Instructions for the task
Locate the line containing "Between the large" in the data below. Reproduce it and every following line up to the end, exactly as given.

....................

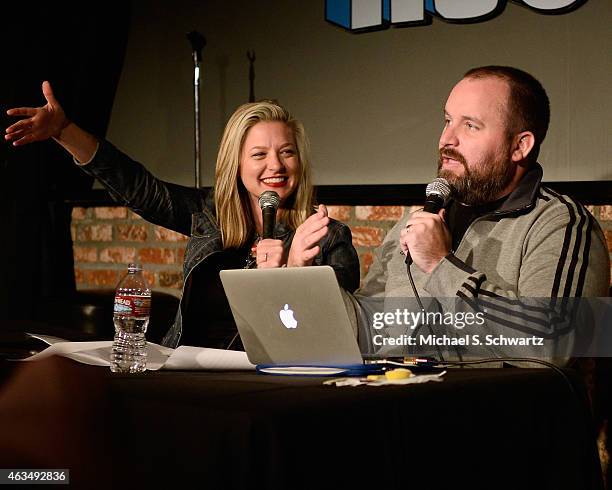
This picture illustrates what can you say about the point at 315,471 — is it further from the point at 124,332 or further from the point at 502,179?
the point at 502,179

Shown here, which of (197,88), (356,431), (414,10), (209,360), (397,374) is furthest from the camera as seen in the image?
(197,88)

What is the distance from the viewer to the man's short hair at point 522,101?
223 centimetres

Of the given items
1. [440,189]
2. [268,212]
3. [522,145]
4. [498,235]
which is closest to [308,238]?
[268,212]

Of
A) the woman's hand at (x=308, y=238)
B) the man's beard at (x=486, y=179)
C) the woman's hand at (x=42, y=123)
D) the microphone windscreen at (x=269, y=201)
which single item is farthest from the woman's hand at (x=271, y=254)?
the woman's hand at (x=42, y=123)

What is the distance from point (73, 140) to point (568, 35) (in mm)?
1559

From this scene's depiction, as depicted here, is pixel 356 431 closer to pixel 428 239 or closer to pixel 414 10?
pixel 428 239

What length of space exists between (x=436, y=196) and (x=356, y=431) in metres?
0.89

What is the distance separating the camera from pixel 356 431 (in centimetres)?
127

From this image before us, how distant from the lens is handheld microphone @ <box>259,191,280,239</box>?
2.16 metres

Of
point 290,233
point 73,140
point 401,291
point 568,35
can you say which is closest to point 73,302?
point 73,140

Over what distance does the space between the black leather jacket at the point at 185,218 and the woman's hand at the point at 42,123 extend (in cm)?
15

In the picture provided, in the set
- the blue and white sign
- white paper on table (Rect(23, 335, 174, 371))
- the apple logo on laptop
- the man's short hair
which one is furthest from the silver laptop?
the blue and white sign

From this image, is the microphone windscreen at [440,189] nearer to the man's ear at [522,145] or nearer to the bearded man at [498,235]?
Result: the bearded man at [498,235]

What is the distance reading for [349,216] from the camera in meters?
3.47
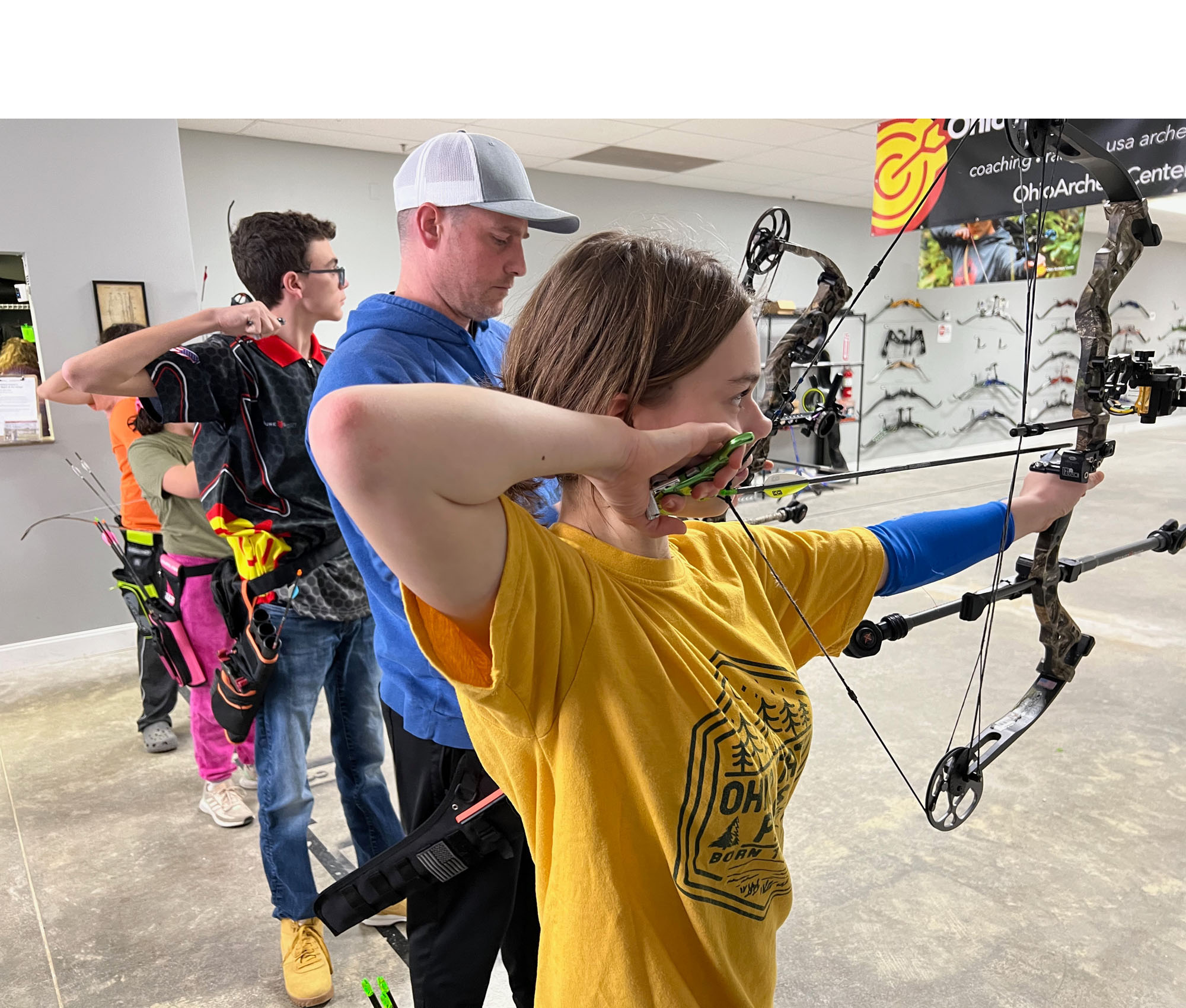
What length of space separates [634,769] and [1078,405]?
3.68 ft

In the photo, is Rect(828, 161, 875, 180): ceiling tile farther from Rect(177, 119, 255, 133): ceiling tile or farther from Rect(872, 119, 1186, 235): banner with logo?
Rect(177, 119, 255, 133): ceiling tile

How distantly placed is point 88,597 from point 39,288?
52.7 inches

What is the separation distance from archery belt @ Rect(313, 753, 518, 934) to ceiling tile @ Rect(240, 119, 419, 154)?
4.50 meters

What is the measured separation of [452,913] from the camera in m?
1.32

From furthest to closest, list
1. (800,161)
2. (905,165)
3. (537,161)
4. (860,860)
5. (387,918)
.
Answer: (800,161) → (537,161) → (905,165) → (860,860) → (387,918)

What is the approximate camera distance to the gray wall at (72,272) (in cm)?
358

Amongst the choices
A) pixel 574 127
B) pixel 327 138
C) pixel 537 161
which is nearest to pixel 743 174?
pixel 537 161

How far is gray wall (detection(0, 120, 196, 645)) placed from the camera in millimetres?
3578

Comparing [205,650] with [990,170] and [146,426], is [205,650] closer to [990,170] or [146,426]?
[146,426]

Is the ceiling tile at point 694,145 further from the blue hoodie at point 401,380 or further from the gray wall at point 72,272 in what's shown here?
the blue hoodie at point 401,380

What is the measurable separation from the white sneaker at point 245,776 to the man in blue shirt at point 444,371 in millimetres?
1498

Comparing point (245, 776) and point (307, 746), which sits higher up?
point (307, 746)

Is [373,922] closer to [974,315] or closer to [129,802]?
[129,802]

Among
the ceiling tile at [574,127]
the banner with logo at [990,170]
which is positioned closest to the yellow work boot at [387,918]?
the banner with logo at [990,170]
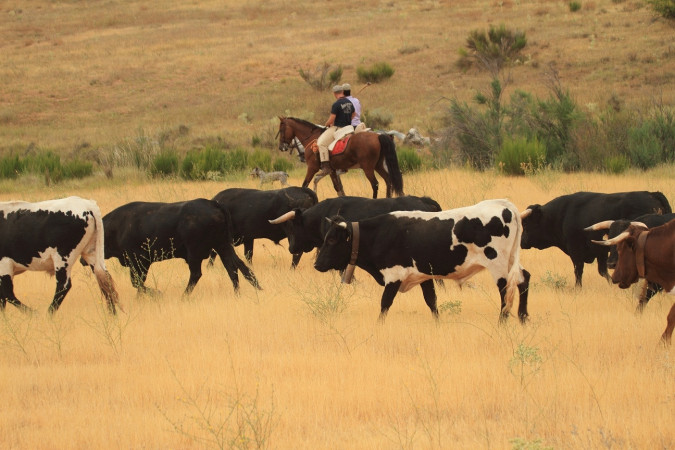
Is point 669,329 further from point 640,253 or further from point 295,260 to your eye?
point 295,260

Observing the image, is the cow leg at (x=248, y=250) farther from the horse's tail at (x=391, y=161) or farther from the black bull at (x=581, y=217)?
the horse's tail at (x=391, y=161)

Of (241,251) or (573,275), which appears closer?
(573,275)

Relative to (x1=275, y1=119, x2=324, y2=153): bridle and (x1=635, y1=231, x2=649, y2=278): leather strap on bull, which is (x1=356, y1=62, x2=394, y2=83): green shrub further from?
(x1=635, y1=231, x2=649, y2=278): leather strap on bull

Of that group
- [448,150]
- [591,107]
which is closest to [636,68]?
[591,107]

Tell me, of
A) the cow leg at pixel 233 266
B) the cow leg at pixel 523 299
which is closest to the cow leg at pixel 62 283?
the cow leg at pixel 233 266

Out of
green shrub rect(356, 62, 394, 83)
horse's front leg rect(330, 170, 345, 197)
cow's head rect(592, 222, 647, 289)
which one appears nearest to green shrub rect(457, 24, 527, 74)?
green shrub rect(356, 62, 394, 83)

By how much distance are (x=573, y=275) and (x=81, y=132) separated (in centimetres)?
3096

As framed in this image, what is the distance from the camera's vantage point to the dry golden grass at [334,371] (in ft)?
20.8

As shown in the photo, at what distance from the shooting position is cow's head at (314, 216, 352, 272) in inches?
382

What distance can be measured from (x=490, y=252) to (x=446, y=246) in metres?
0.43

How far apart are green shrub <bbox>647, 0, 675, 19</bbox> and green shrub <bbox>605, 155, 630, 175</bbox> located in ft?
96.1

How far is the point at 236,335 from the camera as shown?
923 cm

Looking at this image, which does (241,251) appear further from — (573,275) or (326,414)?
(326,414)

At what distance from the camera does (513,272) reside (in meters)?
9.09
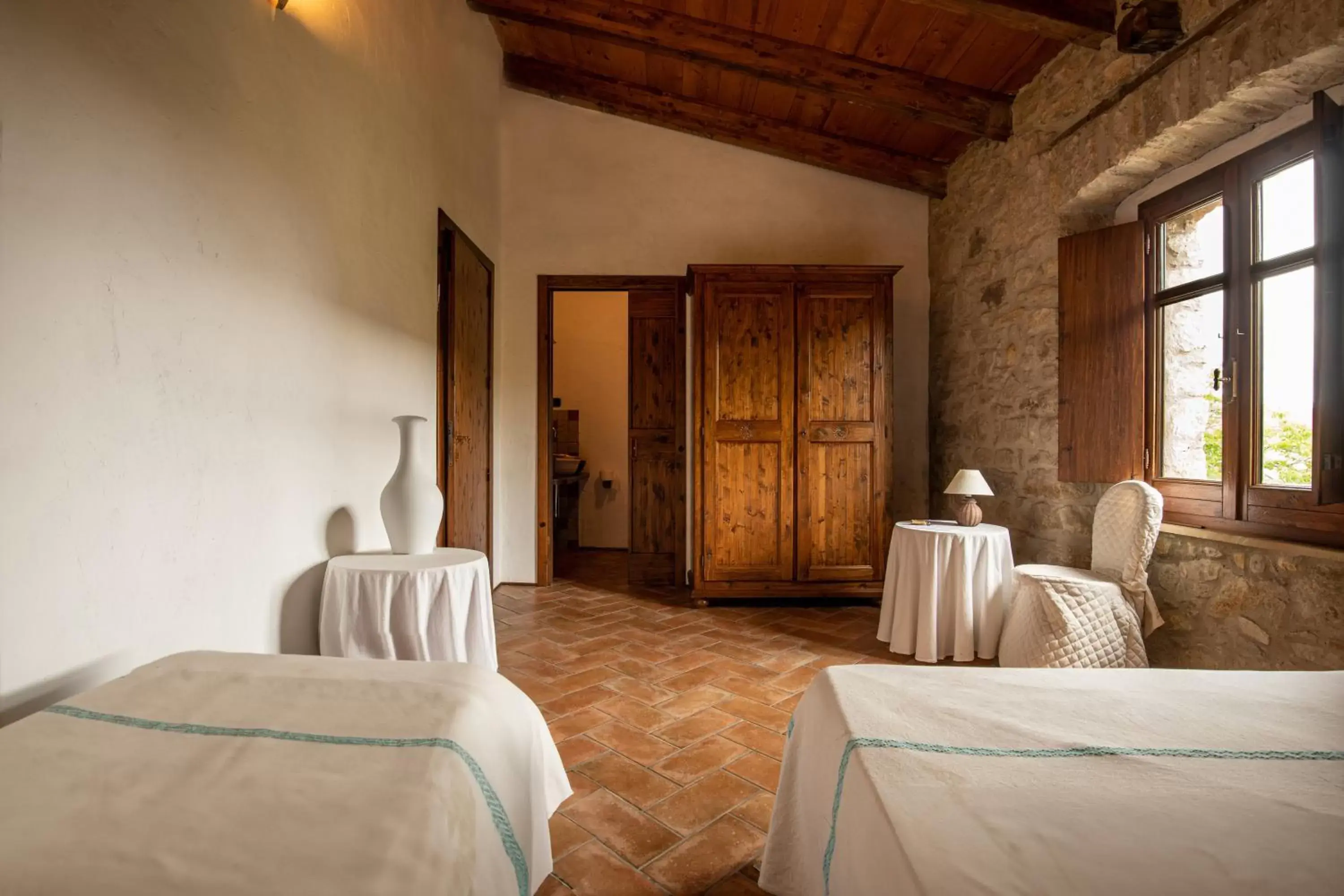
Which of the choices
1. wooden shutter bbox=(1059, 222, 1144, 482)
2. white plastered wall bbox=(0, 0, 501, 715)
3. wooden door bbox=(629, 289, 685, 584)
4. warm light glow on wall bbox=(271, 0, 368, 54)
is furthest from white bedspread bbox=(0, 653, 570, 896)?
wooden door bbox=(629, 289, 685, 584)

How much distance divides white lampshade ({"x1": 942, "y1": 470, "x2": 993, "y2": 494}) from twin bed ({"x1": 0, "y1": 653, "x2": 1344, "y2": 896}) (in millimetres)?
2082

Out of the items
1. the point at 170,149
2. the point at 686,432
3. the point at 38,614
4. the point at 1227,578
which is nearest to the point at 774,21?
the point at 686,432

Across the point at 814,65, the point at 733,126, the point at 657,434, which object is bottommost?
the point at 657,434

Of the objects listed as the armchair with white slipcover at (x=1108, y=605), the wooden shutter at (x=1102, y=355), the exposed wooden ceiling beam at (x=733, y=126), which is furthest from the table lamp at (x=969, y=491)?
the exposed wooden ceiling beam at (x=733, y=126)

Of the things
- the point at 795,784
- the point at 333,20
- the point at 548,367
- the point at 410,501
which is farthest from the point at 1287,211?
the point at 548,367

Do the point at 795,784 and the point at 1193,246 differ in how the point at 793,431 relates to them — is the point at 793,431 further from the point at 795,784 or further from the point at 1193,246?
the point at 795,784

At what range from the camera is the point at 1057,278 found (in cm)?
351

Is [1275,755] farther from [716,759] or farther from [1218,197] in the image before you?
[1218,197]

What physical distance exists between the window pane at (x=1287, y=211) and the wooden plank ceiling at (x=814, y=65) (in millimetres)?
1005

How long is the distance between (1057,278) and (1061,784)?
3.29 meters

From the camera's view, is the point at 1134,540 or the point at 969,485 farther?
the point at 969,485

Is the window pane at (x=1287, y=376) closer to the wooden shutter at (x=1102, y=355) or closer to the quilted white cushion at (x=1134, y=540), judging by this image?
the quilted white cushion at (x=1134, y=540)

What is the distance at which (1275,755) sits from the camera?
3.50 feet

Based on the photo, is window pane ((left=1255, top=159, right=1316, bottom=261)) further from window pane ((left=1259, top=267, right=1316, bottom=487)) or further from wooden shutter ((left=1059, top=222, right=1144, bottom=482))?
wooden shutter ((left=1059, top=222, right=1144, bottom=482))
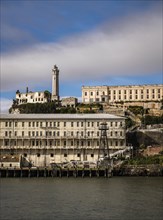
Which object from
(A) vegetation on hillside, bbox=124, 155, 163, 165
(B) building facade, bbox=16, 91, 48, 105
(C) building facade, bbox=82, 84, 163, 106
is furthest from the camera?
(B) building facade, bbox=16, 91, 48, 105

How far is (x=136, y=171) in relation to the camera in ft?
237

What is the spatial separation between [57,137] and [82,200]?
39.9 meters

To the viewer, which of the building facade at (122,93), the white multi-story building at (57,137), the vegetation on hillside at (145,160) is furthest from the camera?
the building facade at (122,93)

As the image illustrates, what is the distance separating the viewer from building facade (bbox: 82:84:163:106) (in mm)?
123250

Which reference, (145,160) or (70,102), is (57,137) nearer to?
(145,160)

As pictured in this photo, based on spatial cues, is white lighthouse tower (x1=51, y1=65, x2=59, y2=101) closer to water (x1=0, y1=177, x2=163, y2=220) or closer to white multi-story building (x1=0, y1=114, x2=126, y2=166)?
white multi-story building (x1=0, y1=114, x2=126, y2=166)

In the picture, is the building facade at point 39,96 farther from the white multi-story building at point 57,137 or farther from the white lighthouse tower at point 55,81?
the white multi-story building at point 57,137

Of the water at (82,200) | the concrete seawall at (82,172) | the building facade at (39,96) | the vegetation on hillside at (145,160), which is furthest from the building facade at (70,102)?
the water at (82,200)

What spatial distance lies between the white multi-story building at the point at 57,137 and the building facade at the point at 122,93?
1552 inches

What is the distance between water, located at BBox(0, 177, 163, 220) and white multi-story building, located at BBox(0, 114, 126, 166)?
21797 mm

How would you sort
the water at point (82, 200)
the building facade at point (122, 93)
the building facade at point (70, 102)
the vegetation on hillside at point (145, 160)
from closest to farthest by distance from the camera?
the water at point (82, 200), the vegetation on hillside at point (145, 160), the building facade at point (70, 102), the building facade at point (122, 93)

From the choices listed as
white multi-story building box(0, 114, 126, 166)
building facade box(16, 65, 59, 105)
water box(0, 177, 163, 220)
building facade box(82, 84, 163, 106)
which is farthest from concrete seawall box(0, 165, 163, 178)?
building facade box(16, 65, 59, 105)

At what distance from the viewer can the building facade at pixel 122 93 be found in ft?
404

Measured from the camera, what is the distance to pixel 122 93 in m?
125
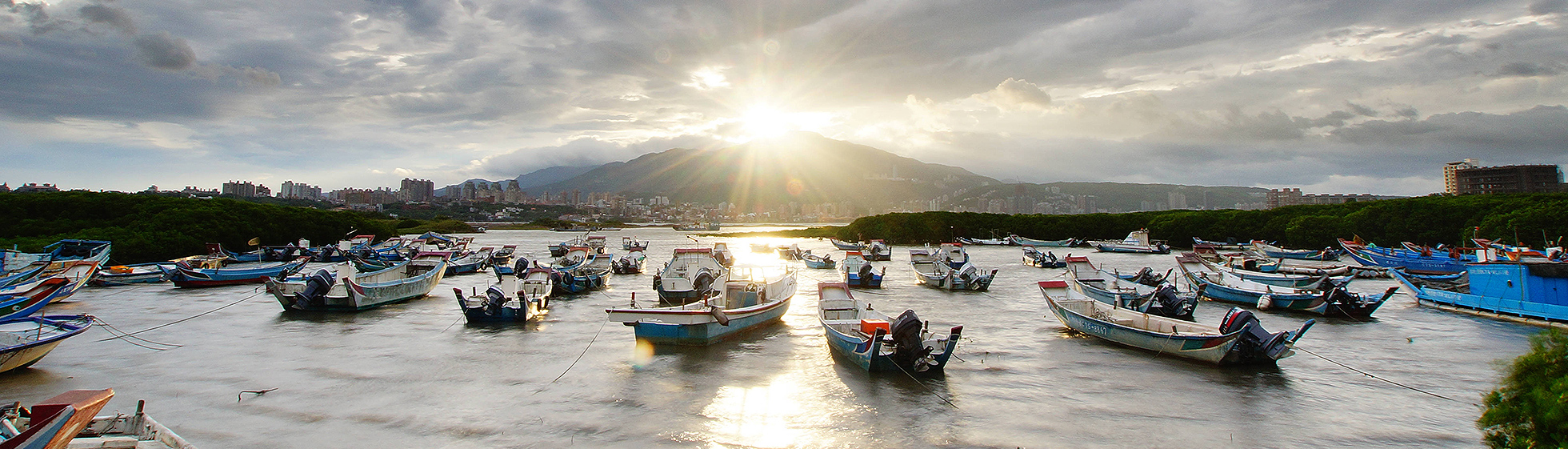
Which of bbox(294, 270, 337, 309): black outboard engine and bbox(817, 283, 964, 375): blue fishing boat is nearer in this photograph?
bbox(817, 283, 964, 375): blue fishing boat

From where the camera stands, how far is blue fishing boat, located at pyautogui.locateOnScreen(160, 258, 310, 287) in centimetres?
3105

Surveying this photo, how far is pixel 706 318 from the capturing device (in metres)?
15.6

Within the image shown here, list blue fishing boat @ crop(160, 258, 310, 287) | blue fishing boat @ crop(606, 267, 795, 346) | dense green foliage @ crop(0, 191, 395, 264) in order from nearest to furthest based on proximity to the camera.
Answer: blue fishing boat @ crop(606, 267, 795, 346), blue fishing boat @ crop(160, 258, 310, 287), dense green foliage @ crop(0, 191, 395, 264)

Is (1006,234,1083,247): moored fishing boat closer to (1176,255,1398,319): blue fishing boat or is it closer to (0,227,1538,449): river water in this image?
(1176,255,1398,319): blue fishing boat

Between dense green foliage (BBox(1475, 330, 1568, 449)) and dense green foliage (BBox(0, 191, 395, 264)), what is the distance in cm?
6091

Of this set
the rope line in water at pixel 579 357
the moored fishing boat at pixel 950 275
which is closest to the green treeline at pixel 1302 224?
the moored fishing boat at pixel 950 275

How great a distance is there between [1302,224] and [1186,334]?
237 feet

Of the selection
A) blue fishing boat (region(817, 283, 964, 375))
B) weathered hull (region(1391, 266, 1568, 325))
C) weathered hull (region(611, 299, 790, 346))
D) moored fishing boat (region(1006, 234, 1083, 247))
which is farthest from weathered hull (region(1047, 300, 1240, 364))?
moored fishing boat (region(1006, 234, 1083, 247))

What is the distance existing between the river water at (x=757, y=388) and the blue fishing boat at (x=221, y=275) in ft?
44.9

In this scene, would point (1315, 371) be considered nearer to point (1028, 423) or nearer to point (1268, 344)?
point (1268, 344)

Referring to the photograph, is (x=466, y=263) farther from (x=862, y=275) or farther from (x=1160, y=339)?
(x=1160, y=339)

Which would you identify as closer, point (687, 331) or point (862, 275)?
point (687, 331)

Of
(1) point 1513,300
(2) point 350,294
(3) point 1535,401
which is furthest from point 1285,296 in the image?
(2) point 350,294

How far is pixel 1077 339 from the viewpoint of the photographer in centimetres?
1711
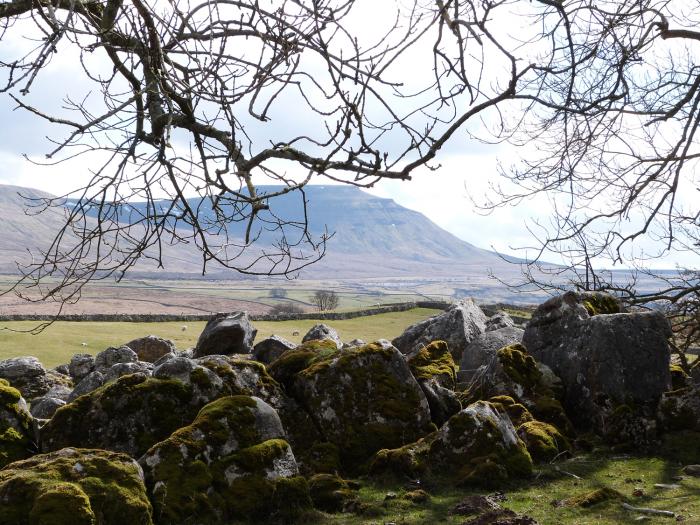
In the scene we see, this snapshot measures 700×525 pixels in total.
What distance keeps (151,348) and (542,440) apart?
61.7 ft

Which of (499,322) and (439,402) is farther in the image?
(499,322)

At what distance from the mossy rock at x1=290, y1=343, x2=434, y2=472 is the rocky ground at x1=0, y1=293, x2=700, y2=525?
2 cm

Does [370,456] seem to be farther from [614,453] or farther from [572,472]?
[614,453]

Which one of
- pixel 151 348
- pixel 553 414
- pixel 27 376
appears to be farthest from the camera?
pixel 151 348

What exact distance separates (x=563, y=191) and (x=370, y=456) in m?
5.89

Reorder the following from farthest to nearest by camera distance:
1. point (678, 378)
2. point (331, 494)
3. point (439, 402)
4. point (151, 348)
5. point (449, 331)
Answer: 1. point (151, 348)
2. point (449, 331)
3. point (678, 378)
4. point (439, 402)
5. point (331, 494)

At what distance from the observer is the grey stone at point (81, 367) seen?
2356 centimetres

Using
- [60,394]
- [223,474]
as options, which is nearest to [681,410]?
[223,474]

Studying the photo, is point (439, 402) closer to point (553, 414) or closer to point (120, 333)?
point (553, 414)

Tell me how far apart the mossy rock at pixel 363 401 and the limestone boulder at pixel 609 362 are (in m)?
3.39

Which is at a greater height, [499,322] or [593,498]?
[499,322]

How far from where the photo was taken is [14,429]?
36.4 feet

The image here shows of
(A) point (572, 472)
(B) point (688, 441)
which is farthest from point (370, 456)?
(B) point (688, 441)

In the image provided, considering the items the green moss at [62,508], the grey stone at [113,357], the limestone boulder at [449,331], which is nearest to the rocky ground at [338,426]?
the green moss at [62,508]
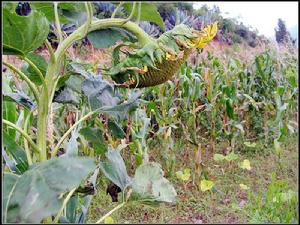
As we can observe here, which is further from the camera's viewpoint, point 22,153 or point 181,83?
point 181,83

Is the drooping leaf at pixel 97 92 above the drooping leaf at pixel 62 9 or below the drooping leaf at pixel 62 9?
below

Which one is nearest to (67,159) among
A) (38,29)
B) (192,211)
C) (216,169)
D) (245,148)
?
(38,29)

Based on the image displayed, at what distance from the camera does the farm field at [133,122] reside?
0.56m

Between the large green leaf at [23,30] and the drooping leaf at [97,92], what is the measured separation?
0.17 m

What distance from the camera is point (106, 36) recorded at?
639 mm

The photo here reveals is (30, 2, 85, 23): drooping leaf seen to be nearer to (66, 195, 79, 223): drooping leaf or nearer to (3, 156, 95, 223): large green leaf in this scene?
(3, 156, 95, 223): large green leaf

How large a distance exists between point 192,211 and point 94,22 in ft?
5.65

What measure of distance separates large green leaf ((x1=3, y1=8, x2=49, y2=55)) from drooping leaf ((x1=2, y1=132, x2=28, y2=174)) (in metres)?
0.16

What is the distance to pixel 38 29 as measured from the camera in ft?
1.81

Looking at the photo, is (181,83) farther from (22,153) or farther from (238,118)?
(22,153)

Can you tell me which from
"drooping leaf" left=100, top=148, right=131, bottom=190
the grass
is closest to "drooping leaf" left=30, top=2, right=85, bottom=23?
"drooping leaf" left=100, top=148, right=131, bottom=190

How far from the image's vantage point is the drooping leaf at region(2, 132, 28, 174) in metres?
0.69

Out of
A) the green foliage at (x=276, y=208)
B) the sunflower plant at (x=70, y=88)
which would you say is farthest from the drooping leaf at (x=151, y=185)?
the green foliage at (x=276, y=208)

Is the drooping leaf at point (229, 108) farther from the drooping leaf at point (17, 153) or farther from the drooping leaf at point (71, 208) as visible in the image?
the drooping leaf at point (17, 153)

....................

Complete answer
Between the large green leaf at [23,30] and the drooping leaf at [97,92], what is the measured separation?
0.17 m

What distance from the camera is point (106, 36) recorded at?
639 mm

The photo here reveals is (30, 2, 85, 23): drooping leaf seen to be nearer to (66, 195, 79, 223): drooping leaf or nearer to (3, 156, 95, 223): large green leaf in this scene?
(3, 156, 95, 223): large green leaf

How large a distance exists between point 192,211 and point 94,22 in ft?
5.65

What measure of distance separates large green leaf ((x1=3, y1=8, x2=49, y2=55)) from drooping leaf ((x1=2, y1=132, x2=28, y2=174)) (in metres)?
0.16

What is the distance to pixel 38 29 as measured from the camera in ft?
1.81

Looking at the photo, is (181,83) farther from (22,153) or farther from (238,118)?
(22,153)

Can you tell me which from
"drooping leaf" left=100, top=148, right=131, bottom=190
the grass
is closest to "drooping leaf" left=30, top=2, right=85, bottom=23?
"drooping leaf" left=100, top=148, right=131, bottom=190

How far from the image's vantage point is the drooping leaf at region(2, 132, 28, 174) in metres?
0.69

Out of
A) the green foliage at (x=276, y=208)
B) the sunflower plant at (x=70, y=88)
which would you say is farthest from the drooping leaf at (x=151, y=185)?
the green foliage at (x=276, y=208)

Is the drooping leaf at point (229, 108) farther from the drooping leaf at point (17, 153) or farther from the drooping leaf at point (71, 208) as visible in the image?
the drooping leaf at point (17, 153)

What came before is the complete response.